TEXT EXCERPT:
_ _ _

Traveller can never actually be fixed is part of the problem. New versions and supplements get released or adapted into Traveller but there's always the flawed CT to fall back on that has the same problems that will cause the same discussions.

When you are very young, Traveller and Star Trek and Star Wars perhaps had a little bit of the "the future could possibly look like this" and as you get older it seems much less likely to the point of all three of those seeming absurd. Flaws in the assumptions of the settings stand out much more. The future is not going to be a massive recreation of the Age of Sail, there's no interstellar empire out there, the universe does not owe us a faster than light drive or the physics to allow it, and humans do not exist anywhere other than Earth and that may very well be the case for all time.

_ _ _

[Detection annotation records]
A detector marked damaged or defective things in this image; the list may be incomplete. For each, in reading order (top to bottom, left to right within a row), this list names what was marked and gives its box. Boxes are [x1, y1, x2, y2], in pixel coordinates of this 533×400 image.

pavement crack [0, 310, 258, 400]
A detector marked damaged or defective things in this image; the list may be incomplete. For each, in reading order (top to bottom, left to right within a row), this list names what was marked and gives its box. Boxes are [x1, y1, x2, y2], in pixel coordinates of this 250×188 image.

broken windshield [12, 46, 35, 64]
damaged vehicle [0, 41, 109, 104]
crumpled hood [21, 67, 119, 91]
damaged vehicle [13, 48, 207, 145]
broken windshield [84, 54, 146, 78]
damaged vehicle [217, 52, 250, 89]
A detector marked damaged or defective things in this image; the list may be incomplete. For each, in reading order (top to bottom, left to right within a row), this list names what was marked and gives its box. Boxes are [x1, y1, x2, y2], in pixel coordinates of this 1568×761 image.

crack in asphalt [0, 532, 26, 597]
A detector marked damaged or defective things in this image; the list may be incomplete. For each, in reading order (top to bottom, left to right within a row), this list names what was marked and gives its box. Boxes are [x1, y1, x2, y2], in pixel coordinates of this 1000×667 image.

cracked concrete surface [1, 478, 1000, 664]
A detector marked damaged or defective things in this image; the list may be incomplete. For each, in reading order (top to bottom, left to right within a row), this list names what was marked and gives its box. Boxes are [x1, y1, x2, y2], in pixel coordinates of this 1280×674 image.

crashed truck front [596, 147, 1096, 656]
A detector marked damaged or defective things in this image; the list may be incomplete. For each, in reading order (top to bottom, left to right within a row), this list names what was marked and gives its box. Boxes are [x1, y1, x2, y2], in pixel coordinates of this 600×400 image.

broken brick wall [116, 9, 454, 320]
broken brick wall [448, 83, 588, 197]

_ _ _

WRITTEN TASK 1:
Set down the part of the Traveller passage starting at "Traveller can never" and ending at "the same discussions.", word for word.
WRITTEN TASK 2:
Resume the passage about Traveller and science fiction settings after its final sentence.

EXERCISE RESPONSE 1:
Traveller can never actually be fixed is part of the problem. New versions and supplements get released or adapted into Traveller but there's always the flawed CT to fall back on that has the same problems that will cause the same discussions.

EXERCISE RESPONSE 2:
I'm not quite sure what Star Wars has that Traveller doesn't and it seems to suffer all of the same problems, but if you are trying to avoid living in the past and want to replace it with a hobby or interest that is more forward looking, what are you considering doing instead?

On Sun, Jul 5, 2020 at 5:10 PM Kelly St. Clair <xxxxxx@efn.org> wrote:
I find myself reading/having/making the same dumb arguments about the
same dumb stuff as twenty, thirty years ago, and nothing changes except
I'm turning into even more of a curmudgeon.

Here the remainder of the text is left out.